Jimmy and Jay Osmond pay tribute to Andy Williams at Savannah Center

The Villages News

Jimmy Osmond sang “Moon River,” with reverence and style Thursday at the Savannah Center. Listening to the singer, you could almost feel his longing for a departed “huckleberry friend.”

Jimmy Osmond pays tribute to Andy Williams.

Jimmy Osmond pays tribute  to Andy Williams

That lyric from “Moon River” was written by Johnny Mercer and the music composed by Henry Mancini. But it was Andy Williams who turned the song into an American standard.

Williams died four years ago at 84, but for Jimmy Osmond and his family, the singer’s music and memory endures.

“Andy was our boss, mentor and friend,” Osmond said after two performances in the Savannah Center. “He was like family.”

The Osmond family, including Donny and Marie, will forever owe a debt to Williams. He first gave them national exposure that helped turn the Osmonds into stars. Jimmy Osmond, 53, is the youngest of the singing family. He was also closest to Williams.

“Andy knew I produced shows and have a theater,” Osmond said. “Before he died, he told me, ‘Jimmy, I want you to keep this (my music) going.’”

You can see a clip of Jimmy Osmond talking about Williams here:

And so, the “Andy Williams Moon River” concert show was born.

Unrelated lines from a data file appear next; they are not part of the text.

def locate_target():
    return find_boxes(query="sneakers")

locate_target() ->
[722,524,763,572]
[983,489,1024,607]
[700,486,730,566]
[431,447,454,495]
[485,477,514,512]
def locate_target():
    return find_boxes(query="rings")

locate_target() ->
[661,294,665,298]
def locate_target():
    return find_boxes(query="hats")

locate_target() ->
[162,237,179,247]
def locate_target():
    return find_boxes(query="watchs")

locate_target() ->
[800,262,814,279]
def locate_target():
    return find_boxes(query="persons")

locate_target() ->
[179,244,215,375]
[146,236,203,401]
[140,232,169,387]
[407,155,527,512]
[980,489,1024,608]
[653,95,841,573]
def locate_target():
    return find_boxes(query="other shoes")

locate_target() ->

It features such Williams’ classics, “Can’t Get Used to Losing You,” “Love Story,” “Charade,” “More,” “Music to Watch Girls By,” “Speak Softly Love” and, of course, “Moon River.” Osmond also showed home movies of Williams and the Osmond family, as well as television video.

Osmond has been performing it at his theater in Branson, MO but The Villages was the first stop on a current national tour.

Jimmy Osmond, right, and his brother Jay Osmond pay tribute to Andy Williams at the Savannah Center

Charlie Green delivered a poweful performance.

In addition to Jimmy, the show includes his brother, Jay, and rising young singing star Charlie Green, who was discovered by Simon Cowell. They were backed by a four-piece band and this was a powerful, fun evening, filled with music, comedy, and nostalgia.

Osmond opened things up with a jumpy pop number, “Charade,” followed by a Williams’ arrangement of “Can’t Take My Eyes Off You.”

Charlie Green, 18, was playing keyboards, but soon stepped to center stage to sing. He comes from England and delivered a rousing version of “Feeling Good.” Then he went back to the ‘50s, when Williams scored a pop hit with a hint of rock and roll called “Butterfly.” Green did justice to another early Williams’ number, “Can’t Get Used to Losing You.”

But the young singer really showed his chops on a couple of classics: “Maria,” from “West Side Story,” and “Alfie.”

“Alfie came out in 1966, I bet a lot of you remember when it came out,” Green said. “I don’t.”

Jay Osmond came out in blistering, rocking style near the middle of the show. He sat behind the drums and delivered a high-powered musical and vocal performance on “Rock and Roll Music.”  Then he teamed with his kid brother on a country oldie, with some speed-rap lyrics called “The Auctioneer.”

Jimmy and Jay then closed their set with a heart-warming “Through the Years,” singing as the video screen behind them showed pictures of the Osmond family and Andy Williams.

Jimmy Osmond spent plenty of time off stage, schmoozing with the fans in the audience.

Georgette Walsh serenaded by Jimmy Osmond.

Like Williams, Osmond has an ingratiating personality and glows interacting with the people in the seats. Osmond offered birthday serenades, anniversary wishes and a couple of quick dances with some lucky ladies.

“He was fabulous,” said Georgette Walsh, who did a quick minute-waltz with Osmond. “He’s respectful, polite and so genuine,” added Walsh, visiting her father, Arthur, who lives in The Villages.

Villager Kathy Ingraham also had a dance with Jimmy.

“I was singing along with him, then he came up and asked me to dance,” she said. “I put my arms around him and forgot the words to the song.”

It was that kind of show, and the warm and friendly Osmond vibes kept coming all night long. Especially for the last number, when Jimmy Osmond closed with “Moon River,” which captured the spirit of Andy Williams better than any words or videos.

“There will never be another entertainer like Andy Williams,” Jimmy Osmond said. “It’s wonderful to be  here tonight and sing his music again.”